Связующим звеном между детерминизмом и дегенерацией является понятие наследственности, о котором Золя узнал из работы П. Люка «Traite philosophique etphysiologique de Pheredite naturelle» (1847–1850) [Malinas 1985]. Идея о физиологической «предопределенности» человека, получившая свое распространение в начале XIX века в связи с воз-нивновением теории эволюции, доминирует, как известно, в цикле «Ругон-Маккар». Нервное заболевание Аделаиды Фуке было началом целого ряда физических и психических патологий, определивших, по Золя, судьбу семьи Ругон-Маккар и загнавших членов этой семьи в узкие рамки непреодолимости и неизбежности их собственных наследственных характеристик. Теория Люка частично опровергает упомянутую неизбежность все нового и нового повторения. Идея Г. Лукача состоит в том, что существует две формы наследственности: «heredite» и «inneite». В первом случае речь идет о фатальном детерминизме повторения патологий из поколения в поколение, во втором — о творческом созидании природы, которая всегда добавляет от себя нечто новое в развитие следующего поколения. Более оптимистичное понимание наследственности характеризует конец цикла «Ругон-Маккар» и несколько смягчает строгое детерминистское начало [Kaiser 1990: 59–76]; [Albers 2002:108–115].
Теория наследственности, ставшая центральной частью теории дегенерации, оказала огромное влияние на развитие психиатрии. Более того, теория наследственности заразила натуралистическую фикцию, усилив тем самым ее детерминистский характер.

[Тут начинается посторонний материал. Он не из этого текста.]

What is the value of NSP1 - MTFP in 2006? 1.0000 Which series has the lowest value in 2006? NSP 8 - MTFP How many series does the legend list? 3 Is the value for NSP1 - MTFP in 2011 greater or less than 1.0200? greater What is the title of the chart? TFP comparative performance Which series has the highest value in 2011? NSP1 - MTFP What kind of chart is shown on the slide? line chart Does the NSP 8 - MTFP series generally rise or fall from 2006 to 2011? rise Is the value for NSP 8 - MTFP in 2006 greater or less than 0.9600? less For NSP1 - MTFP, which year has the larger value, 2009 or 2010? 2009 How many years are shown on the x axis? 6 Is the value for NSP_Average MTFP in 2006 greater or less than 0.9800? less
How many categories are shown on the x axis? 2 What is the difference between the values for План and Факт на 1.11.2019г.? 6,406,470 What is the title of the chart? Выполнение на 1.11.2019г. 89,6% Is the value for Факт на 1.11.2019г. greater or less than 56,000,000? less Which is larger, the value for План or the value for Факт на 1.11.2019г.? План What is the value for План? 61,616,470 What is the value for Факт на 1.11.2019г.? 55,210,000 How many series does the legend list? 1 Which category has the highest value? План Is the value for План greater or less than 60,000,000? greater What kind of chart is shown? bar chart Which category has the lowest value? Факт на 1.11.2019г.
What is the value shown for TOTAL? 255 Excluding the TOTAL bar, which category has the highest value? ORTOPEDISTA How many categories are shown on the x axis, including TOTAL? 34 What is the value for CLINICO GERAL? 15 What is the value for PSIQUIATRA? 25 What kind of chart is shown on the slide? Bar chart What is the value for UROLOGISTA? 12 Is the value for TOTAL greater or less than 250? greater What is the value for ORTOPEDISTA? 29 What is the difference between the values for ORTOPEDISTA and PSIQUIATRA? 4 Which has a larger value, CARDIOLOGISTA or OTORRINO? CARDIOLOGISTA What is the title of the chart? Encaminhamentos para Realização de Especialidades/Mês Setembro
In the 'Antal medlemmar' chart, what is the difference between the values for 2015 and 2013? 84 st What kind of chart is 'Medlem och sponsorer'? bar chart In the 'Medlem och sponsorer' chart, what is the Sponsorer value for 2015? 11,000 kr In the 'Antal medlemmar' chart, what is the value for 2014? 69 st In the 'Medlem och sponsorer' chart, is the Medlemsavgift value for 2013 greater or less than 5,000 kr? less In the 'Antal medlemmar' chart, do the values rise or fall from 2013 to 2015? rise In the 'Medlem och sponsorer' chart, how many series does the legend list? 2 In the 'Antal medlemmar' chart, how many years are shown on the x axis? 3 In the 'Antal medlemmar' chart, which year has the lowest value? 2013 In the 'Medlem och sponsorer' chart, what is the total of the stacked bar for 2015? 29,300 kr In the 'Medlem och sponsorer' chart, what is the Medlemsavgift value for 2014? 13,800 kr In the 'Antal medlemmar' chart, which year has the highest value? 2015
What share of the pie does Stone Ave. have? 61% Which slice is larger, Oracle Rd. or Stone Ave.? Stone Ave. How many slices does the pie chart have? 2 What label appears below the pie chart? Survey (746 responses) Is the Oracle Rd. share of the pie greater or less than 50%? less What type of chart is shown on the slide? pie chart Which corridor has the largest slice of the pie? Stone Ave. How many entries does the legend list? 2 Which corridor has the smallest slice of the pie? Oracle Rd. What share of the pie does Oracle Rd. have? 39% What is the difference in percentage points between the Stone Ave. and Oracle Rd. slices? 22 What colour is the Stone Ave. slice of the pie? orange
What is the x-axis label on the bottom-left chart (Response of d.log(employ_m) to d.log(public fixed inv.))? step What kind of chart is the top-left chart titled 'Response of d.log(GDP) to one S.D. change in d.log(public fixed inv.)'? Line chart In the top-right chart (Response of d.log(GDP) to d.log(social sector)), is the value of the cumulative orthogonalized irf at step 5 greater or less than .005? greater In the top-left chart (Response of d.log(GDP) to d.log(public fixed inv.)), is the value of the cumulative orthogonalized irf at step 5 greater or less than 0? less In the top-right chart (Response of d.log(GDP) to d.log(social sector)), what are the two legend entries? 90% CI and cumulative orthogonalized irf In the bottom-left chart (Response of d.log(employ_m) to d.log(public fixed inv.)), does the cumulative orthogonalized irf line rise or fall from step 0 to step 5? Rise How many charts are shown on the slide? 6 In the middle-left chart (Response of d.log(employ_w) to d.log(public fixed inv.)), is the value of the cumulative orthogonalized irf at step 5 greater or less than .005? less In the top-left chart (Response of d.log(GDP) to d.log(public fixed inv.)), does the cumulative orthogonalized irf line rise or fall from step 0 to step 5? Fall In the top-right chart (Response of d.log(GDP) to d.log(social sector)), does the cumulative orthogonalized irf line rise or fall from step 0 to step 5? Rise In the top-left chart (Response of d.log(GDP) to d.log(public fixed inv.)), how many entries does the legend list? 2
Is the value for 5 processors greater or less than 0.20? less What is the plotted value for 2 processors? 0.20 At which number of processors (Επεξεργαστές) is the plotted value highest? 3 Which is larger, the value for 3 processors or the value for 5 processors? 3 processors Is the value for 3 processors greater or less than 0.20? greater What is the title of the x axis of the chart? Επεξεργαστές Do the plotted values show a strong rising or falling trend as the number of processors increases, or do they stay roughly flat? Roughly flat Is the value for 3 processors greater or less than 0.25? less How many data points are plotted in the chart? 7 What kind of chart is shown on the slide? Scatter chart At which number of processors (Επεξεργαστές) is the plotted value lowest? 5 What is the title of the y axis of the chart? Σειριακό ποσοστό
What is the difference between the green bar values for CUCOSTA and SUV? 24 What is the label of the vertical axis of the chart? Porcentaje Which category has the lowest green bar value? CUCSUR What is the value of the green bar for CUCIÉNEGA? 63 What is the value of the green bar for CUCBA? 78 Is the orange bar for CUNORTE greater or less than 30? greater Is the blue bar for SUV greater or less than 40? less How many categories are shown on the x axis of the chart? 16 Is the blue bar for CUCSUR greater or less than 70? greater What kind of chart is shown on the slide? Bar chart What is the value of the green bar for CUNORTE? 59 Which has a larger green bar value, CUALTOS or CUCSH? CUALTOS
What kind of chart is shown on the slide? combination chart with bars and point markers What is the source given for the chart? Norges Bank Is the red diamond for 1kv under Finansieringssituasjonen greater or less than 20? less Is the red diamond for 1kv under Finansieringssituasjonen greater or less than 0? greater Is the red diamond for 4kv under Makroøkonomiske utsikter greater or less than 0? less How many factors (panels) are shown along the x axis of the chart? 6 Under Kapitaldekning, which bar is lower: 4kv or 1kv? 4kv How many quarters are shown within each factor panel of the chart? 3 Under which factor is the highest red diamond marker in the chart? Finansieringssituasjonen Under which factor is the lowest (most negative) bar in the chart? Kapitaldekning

В рамках идеи декаденства феномены дегенерации стилизуются под утонченные формы человеческого существования, а физическое вырождение сопровождается психическим усовешенствованием («А Rebour» Ж. Гюисманса). Натурализм же интересуют прежде всего регрессивные феномены, такие как атавистические представления о «человеке-животном». Натурализм принадлежит к выходящему за пределы психиатрии междисциплинарному дискурсу дегенерации XIX в., согласно которому вырождение — это «темная сторона развития» [Chamberlin/Gilman 1985], которая представляет угрозу для позитивистских убеждений и для развития общества. Создателем гипотезы вырождения был Б. А. Морель. В своей работе «Traite des degenerescences physiques, intellectuelles et morales de Pespece humaine» (1857) он определяет дегенерацию как «наследуемое болезненное отклонение от нормального человеческого типа, прогрессирующее до самой смерти». Наследственность, считавшаяся в более ранней психиатрии (например, В. Гризингером) лишь одной из причин душевных заболеваний, является, по мнению Мореля, основным фактором распространения тех же душевных заболевания: психическая девиантность не считается больше индивидуальной патологией, она распространяется на целые семьи и социальные группы. Новый болезненный вид, своего рода «подвид» человека — дегенерат, угрожает европейской культуре как вирус. Из-за своей патологической наследственности он изначально обречен на гибель. Закон прогрессивности Мореля гласит, что любой болезненный признак определяет начало целого ряда патологий, увеличивающихся из поколения в поколение и ведущих в конечном счете к бесплодию. Был разработан целый ряд критериев, необходимых для определения дегенерации и борьбы с нею, в числе которых решающую роль играли так называемые «стигматы».
Именно проблемы дегенерации играют главную роль в психо-и сексопатологии в XIX веке. Необходимо назвать работы В. Маньяна, Г. Шюле, Р. фон Крафт-Эбинга, Е. Крепелина. Маньян подходит к проблеме дегенерации с дарвинисткой точки зрения и понимает ее как регресс, чем и отличается от религиозной позиции Мореля. Подобная перспектива освобождает дорогу идее атавизма: вырождение является в социально-дарвинистском смысле регрессивным развитием, грозящим человеку «произвольной схожестью» (Спенсер) и неопределенной гомогенностью, характерной для примитивных сообществ. Вырождение становится понятием, охватывающим все формы видимых и невидимых отклонений, синонимом патологии [Pick 1989: 8], к последствиям которой причисляются не только психические заболевания, но и ненормативные формы социального поведения: преступность, проституция, алкоголизм, сексуальные извращения. Именно поэтому термин теряет научную основу и необходимость даже в психиатрии [Ackerknecht 1985: 57]. Одновременно, благодаря прежде всего М. Нордау, дегенерация становится центральной темой в литературе, искусстве и культурной критике fin de siècle.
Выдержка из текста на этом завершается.